§ DIRECTION:
Identify each line in the items below that contains the string "http", matching case exactly, and copy every such line in full.

§ INFORMATION PROVIDED:
↓↓↓

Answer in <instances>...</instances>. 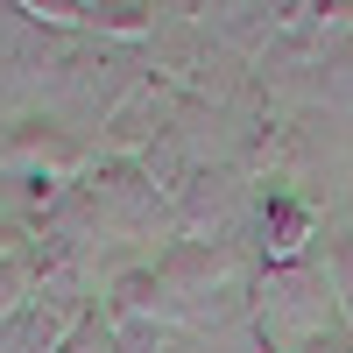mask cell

↑↑↑
↓↓↓

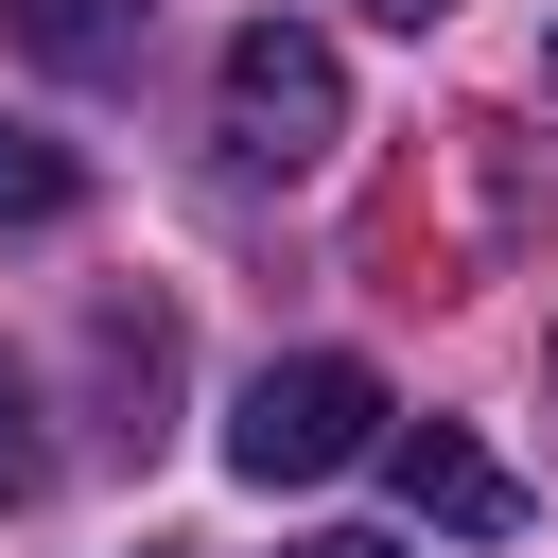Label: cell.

↑↑↑
↓↓↓

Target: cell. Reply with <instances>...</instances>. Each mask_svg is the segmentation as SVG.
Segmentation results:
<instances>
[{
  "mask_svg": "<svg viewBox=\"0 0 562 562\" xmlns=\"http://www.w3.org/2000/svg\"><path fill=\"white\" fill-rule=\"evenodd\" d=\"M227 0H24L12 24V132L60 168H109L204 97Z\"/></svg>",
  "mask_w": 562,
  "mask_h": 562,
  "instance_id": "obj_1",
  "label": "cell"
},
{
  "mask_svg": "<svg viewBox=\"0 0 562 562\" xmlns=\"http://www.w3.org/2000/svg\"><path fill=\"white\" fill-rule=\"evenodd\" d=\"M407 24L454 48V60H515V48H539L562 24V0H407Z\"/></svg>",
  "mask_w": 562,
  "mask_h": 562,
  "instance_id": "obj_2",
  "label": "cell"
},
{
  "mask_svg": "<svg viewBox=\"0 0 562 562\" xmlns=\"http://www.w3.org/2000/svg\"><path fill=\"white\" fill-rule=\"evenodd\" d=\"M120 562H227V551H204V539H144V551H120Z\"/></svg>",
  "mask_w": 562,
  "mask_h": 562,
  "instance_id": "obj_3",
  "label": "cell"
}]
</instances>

↑↑↑

§ SOLVED EXERCISE:
  "mask_svg": "<svg viewBox=\"0 0 562 562\" xmlns=\"http://www.w3.org/2000/svg\"><path fill=\"white\" fill-rule=\"evenodd\" d=\"M227 0H24L12 24V132L60 168H109L204 97Z\"/></svg>",
  "mask_svg": "<svg viewBox=\"0 0 562 562\" xmlns=\"http://www.w3.org/2000/svg\"><path fill=\"white\" fill-rule=\"evenodd\" d=\"M407 24L454 48V60H515V48H539L562 24V0H407Z\"/></svg>",
  "mask_svg": "<svg viewBox=\"0 0 562 562\" xmlns=\"http://www.w3.org/2000/svg\"><path fill=\"white\" fill-rule=\"evenodd\" d=\"M120 562H227V551H204V539H144V551H120Z\"/></svg>",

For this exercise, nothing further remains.